Topic: My journey from Iraq to New Zealand
I came to New Zealand in 1997 from Iraq via a United Nations camp in Saudi Arabia. It was a long and painful journey, but I did not give up hope. Finally after more than 6 yrs in a camp - where we had to live literally like animals amongst filth, overcrowded conditions and constant fear of being executed, I was among the 200 or so picked up by New Zealand authorities and brought to this beautiful country. It looked like "Janat- heaven" to me, after the harsh conditions of the camp - this is my story - former Iraqi Refugee now settled in New Zealand.
"I was born in Fau, a suburb of Basrah in Southern Iraq, in 1966, the second son in what was to become a large family. Times were happy in Iraq in the 1970s, before Saddam became President in 1979. After that Iraq became like a prison. Iraq was a wealthy country, but everything went to Saddam. Life was very horrible."
"The Army was compulsory after Institute. I went to an Industrial Institute to train as a mechanic. Schools - we had Primary, Intermediate, Secondary, then Institute or University. Everything for education was free in Iraq. At Institute, everything was free, meals were free, and I was paid a salary. I went straight from Institute to the Army at age 19, it was compulsory. If you didn't go, you were executed. I became a Sergeant and trained soldiers in North Iraq at Nineveh."
"I was training soldiers during the Iraq-Iran War from September 1980 to August 1988. The war began when Iraq, under Saddam, invaded Iran. I trained the soldiers in using weapons, in attack and defence. Basrah, where my family was, is near Iran. The Iranians were kind, they would warn families to get out of the city when an attack was coming. They would put out a warning on the radio."

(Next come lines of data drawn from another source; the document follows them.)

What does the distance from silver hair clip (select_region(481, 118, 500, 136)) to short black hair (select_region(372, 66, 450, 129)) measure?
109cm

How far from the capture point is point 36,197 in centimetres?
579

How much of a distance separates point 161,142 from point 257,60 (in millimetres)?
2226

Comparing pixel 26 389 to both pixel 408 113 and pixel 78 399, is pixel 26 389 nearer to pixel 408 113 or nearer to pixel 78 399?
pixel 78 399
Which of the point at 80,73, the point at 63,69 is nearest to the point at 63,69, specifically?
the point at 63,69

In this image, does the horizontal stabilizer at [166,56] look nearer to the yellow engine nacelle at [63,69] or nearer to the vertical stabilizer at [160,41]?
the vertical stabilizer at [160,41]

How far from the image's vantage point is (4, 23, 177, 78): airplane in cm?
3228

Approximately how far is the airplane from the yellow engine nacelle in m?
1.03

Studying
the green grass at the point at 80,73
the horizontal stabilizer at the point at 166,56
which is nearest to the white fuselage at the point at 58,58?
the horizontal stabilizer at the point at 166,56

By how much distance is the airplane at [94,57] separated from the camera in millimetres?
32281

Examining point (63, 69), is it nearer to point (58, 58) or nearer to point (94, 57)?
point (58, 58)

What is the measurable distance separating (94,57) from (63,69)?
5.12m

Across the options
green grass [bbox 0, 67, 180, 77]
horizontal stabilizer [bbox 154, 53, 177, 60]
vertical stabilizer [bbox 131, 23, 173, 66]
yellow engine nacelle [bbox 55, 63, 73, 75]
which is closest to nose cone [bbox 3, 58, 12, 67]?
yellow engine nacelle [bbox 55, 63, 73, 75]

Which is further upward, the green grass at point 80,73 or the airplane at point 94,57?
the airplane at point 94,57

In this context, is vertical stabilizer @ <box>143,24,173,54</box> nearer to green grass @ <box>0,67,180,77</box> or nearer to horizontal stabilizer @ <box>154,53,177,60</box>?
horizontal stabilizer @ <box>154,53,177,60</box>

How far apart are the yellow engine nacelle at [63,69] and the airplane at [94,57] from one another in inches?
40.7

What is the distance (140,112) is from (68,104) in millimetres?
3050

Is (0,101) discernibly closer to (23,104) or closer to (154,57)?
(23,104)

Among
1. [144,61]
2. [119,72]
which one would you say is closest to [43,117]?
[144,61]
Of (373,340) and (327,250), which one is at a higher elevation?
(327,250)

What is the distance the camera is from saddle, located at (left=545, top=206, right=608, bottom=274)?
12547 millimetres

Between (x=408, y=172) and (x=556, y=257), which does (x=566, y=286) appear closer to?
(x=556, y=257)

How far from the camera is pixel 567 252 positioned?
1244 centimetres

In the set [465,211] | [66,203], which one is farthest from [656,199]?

"Under Saddam, it was still hard being in the Army, even though we were working for Saddam. Soldiers could still be put in jail. Under Saddam, we only got news from Baghdad, we didn't know what was happening in the rest of the world. Saddam travelled with a guard of about 5,000, with helicopters, and cars with tinted glass so you couldn't see who was inside. During the Iran/Iraq War my family moved to Najav, which is a holy place for the Shi'a Islamic world."
"From age 15-18 all youth had to go in the Army. There were about 2 million in the Army. Workers were brought in from Egypt and other countries. Food was cheap in Iraq. A lot of my friends were killed in the war. Some of us sergeants were sent to South Iraq to train children in Intermediate schools about the army, using toy guns; Saddam wanted everyone trained in violence. Iraq invaded Kuwait in 1990, so there was no break between wars."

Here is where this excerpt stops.